'''

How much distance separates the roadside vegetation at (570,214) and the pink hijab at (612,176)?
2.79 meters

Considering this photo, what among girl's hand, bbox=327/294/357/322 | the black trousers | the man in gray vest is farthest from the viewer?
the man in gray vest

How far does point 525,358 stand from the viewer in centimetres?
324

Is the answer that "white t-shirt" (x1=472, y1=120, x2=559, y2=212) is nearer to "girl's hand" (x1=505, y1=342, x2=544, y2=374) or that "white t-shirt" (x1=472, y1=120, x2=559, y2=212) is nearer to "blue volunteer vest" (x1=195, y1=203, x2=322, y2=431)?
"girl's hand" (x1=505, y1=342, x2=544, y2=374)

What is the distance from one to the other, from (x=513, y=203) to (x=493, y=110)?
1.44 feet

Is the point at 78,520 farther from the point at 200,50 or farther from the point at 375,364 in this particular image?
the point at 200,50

'''

--- TO DO ---
Can you recast every line of the entries above, answers included, as a numbered list with the blank lines left out?

--- EXERCISE OUTPUT ---
1. How much distance separates the roadside vegetation at (570,214) and the pink hijab at (612,176)?
2. 2.79 meters
3. Considering this photo, what among girl's hand, bbox=327/294/357/322 | the black trousers | the man in gray vest is farthest from the viewer?
4. the man in gray vest
5. How far does point 525,358 stand from the viewer in centimetres?
6. 324
7. Is the answer that "white t-shirt" (x1=472, y1=120, x2=559, y2=212) is nearer to "girl's hand" (x1=505, y1=342, x2=544, y2=374) or that "white t-shirt" (x1=472, y1=120, x2=559, y2=212) is nearer to "blue volunteer vest" (x1=195, y1=203, x2=322, y2=431)?
8. "girl's hand" (x1=505, y1=342, x2=544, y2=374)
9. What is the distance from one to the other, from (x=513, y=203) to (x=493, y=110)?
10. 1.44 feet
11. Is the point at 78,520 farther from the point at 200,50 or farther from the point at 375,364 in this particular image?
12. the point at 200,50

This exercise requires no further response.